Aussi, en dépit des efforts des autorités pour éradiquer le phénomène, le nombre de taxis à gaz ne cesse d’augmenter, encouragé par les passagers eux-mêmes : « Je suis bien conscient des dangers auxquels je m’expose, mais, je prends le risque. La mort peut survenir à tout moment, l’essentiel c’est d’arriver à destination sans problème. On ne peut pas vérifier les coffres des véhicules chaque fois avant d’y entrer », témoigne Abdoul Djalil Zongo, un habitant de Ouagadougou, habitué à emprunter les taxis.

Mis en fourrière, la plupart des taxis, objet de modification sont dans un mauvais état. Crédit: SDN/AAN

Ouagadougou compte près 400 taxis et Bobo-Dioulasso près de 250 et il y a toujours des taxis qui fonctionnent à l’aide du gaz butane, reconnait Oumarou Kiema.

Ce dernier confie que la persistance de ce phénomène qui a débuté à Bobo-Dioulasso, il y a 25 ans, est aussi due à un manque de volonté politique, car, l’Etat s’était engagé à aider les taximen financièrement pour changer les moteurs des véhicules à gaz et renouveler le parc des taxis.

« Lorsqu’un véhicule est modifié, ce n’est plus possible qu’il fonctionne avec l’essence ou du gasoil parce que le gaz détruit tout le système », explique Oumarou Kiema. Il ajoute que si ce soutien avait été effectif, plus aucun taxi à gaz ne serait en circulation. Il confirme au passage qu’aucun texte n’interdit l’utilisation du gaz pour alimenter les taxis.

Ultimatum

Vu l’ampleur du phénomène, le ministère de l’Intérieur avait décidé de prévenir tout danger en lançant un ultimatum pour le 31 mars 2016. A cette date, tous les taxis modifiés devaient être revenus au gasoil ou à l’essence, au risque de voir leurs propriétaires sanctionnés.

Les polices municipales de Ouagadougou et de Bobo-Dioulasso avaient alors engagé une chasse contre les taximen utilisant les bouteilles de gaz. A Ouagadougou, plus de 150 taxis avaient été mis en fourrière avec paiement d’une contravention de 25 000 FCFA. Mais, le phénomène n’a toujours pas reculé.

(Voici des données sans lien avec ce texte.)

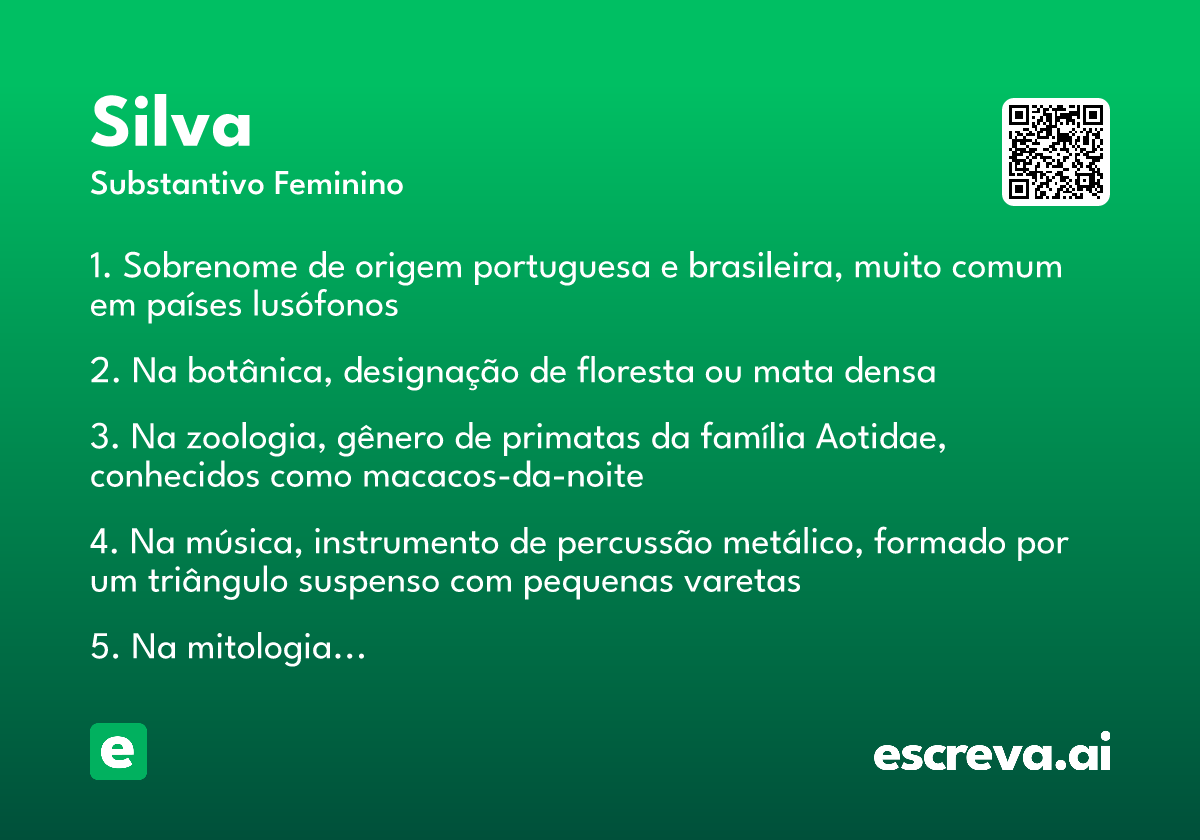 Silva
Substantivo Feminino

1. Sobrenome de origem portuguesa e brasileira, muito comum em países lusófonos

2. Na botânica, designação de floresta ou mata densa

3. Na zoologia, gênero de primatas da família Aotidae, conhecidos como macacos-da-noite

4. Na música, instrumento de percussão metálico, formado por um triângulo suspenso com pequenas varetas

5. Na mitologia...

e

escreva.ai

Le jeudi 7 janvier 2021, l’explosion d’un camion-remorque transportant des centaines de bouteilles de gaz butane dans la ville de Banfora est venue rappeler les dangers encourus. Crédit: SDN/AAN

Ces taxis constituent un danger pour la population, selon le directeur de la police municipale de Bobo-Dioulasso, Seydou Coulibaly. « Chaque taxi contenait au moins deux bouteilles de gaz butane. Avec l’utilisation des bouteilles par les taximen, le risque de danger est très élevé. La police ne compte pas attendre qu’un drame survienne avant d’agir », indique-t-il.

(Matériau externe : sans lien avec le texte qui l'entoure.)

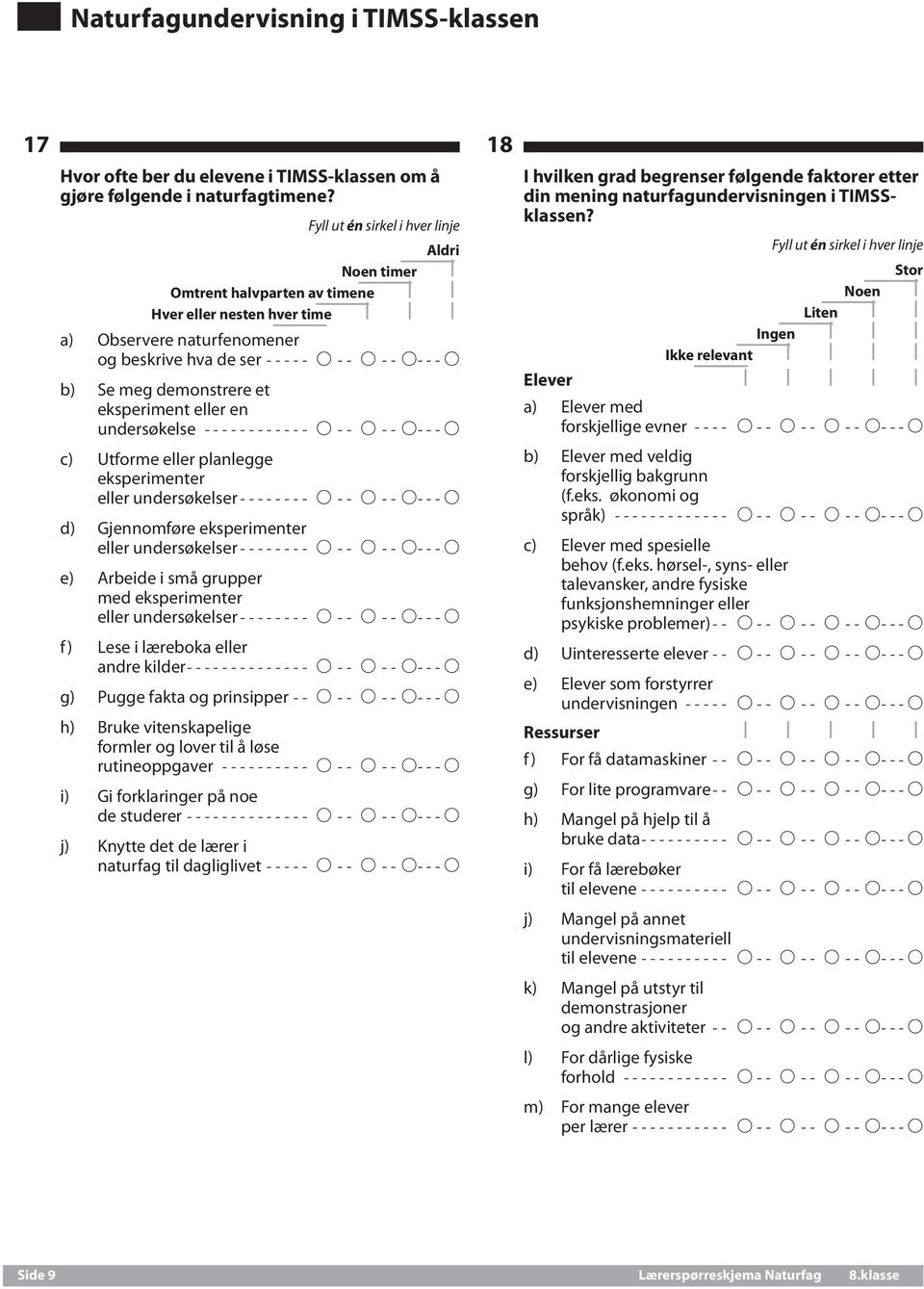 Naturfagundervisning i TIMSS-klassen

17

Hvor ofte ber du elevene i TIMSS-klassen om å gjøre følgende i naturfagtimene?

Fyll ut én sirkel i hver linje

Aldri
Noen timer
Omtrent halvparten av timene
Hver eller nesten hver time

a) Observere naturfenomener og beskrive hva de ser

b) Se meg demonstrere et eksperiment eller en undersøkelse

c) Utforme eller planlegge eksperimenter eller undersøkelser

d) Gjennomføre eksperimenter eller undersøkelser

e) Arbeide i små grupper med eksperimenter eller undersøkelser

f) Lese i læreboka eller andre kilder

g) Pugge fakta og prinsipper

h) Bruke vitenskapelige formler og lover til å løse rutineoppgaver

i) Gi forklaringer på noe de studerer

j) Knytte det de lærer i naturfag til dagliglivet

18

I hvilken grad begrenser følgende faktorer etter din mening naturfagundervisningen i TIMSS-klassen?

Fyll ut én sirkel i hver linje

Stor
Noen
Liten
Ingen
Ikke relevant

Elever

a) Elever med forskjellige evner

b) Elever med veldig forskjellig bakgrunn (f.eks. økonomi og språk)

c) Elever med spesielle behov (f.eks. hørsel-, syns- eller talevansker, andre fysiske funksjonshemninger eller psykiske problemer)

d) Uinteresserte elever

e) Elever som forstyrrer undervisningen

Ressurser

f) For få datamaskiner

g) For lite programvare

h) Mangel på hjelp til å bruke data

i) For få lærebøker til elevene

j) Mangel på annet undervisningsmateriell til elevene

k) Mangel på utstyr til demonstrasjoner og andre aktiviteter

l) For dårlige fysiske forhold

m) For mange elever per lærer

Side 9 Lærerspørreskjema Naturfag 8.klasse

Le président de la Faîtière unique des transporteurs routiers du Burkina (FUTRB), Issouf Maïga, martèle qu’il faudrait un « respect strict » de la réglementation en vigueur en matière de sécurité routière qui consacre l’interdiction formelle de transporter des explosifs avec des personnes.

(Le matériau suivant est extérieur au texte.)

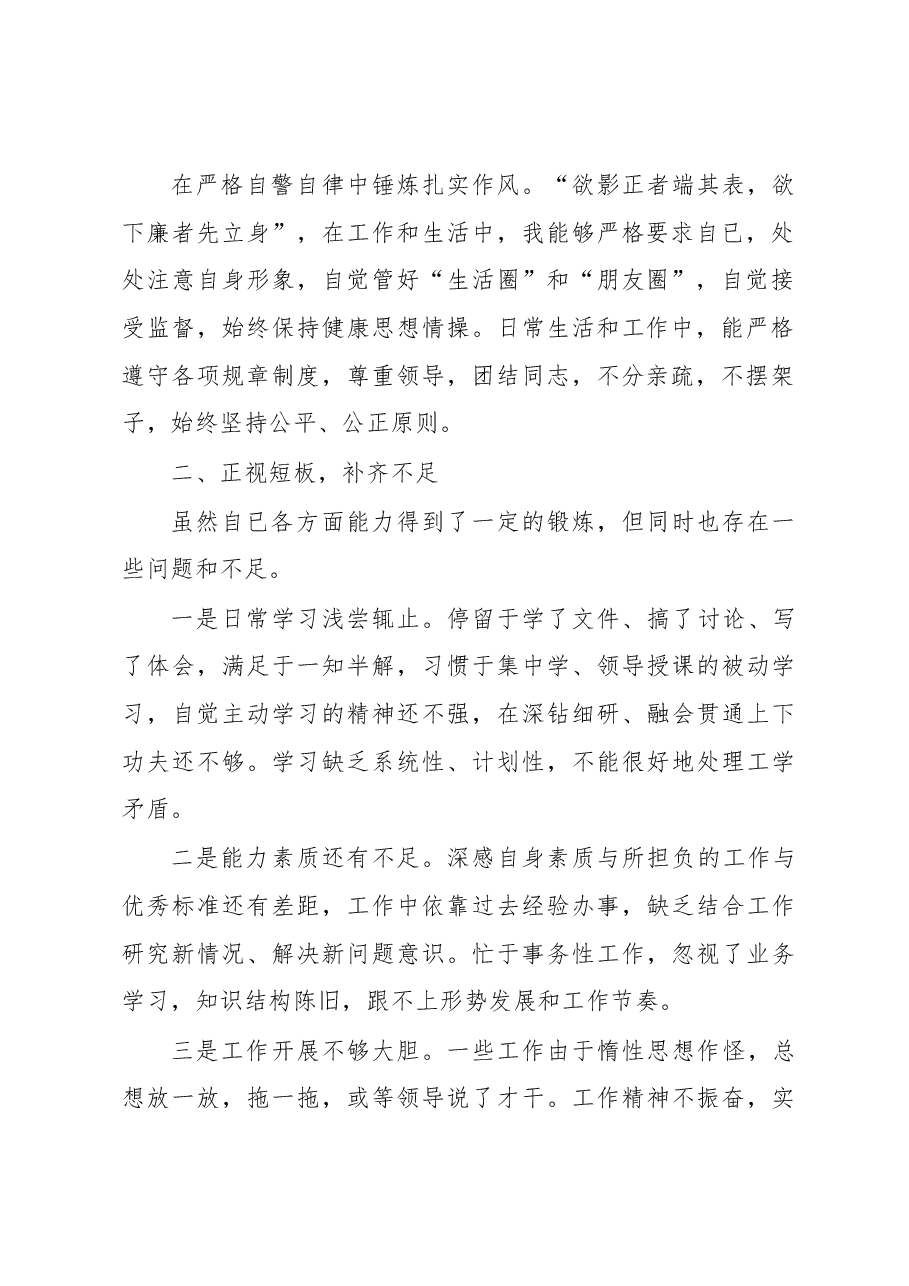 在严格自警自律中锤炼扎实作风。“欲影正者端其表，欲下廉者先立身”，在工作和生活中，我能够严格要求自已，处处注意自身形象，自觉管好“生活圈”和“朋友圈”，自觉接受监督，始终保持健康思想情操。日常生活和工作中，能严格遵守各项规章制度，尊重领导，团结同志，不分亲疏，不摆架子，始终坚持公平、公正原则。

二、正视短板，补齐不足

虽然自已各方面能力得到了一定的锻炼，但同时也存在一些问题和不足。

一是日常学习浅尝辄止。停留于学了文件、搞了讨论、写了体会，满足于一知半解，习惯于集中学、领导授课的被动学习，自觉主动学习的精神还不强，在深钻细研、融会贯通上下功夫还不够。学习缺乏系统性、计划性，不能很好地处理工学矛盾。

二是能力素质还有不足。深感自身素质与所担负的工作与优秀标准还有差距，工作中依靠过去经验办事，缺乏结合工作研究新情况、解决新问题意识。忙于事务性工作，忽视了业务学习，知识结构陈旧，跟不上形势发展和工作节奏。

三是工作开展不够大胆。一些工作由于惰性思想作怪，总想放一放，拖一拖，或等领导说了才干。工作精神不振奋，实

« Le transport de personnes ne doit pas être associé au transport des explosifs, car, c’est totalement interdit », signifie-t-il. Il insiste en précisant que le transport de bouteilles de gaz est conditionné par des équipements adéquats pour permettre de maîtriser la situation en cas d’accident.

« Mais au grand jamais, on ne devrait transporter des personnes avec des bouteilles de gaz », tranche-t-il.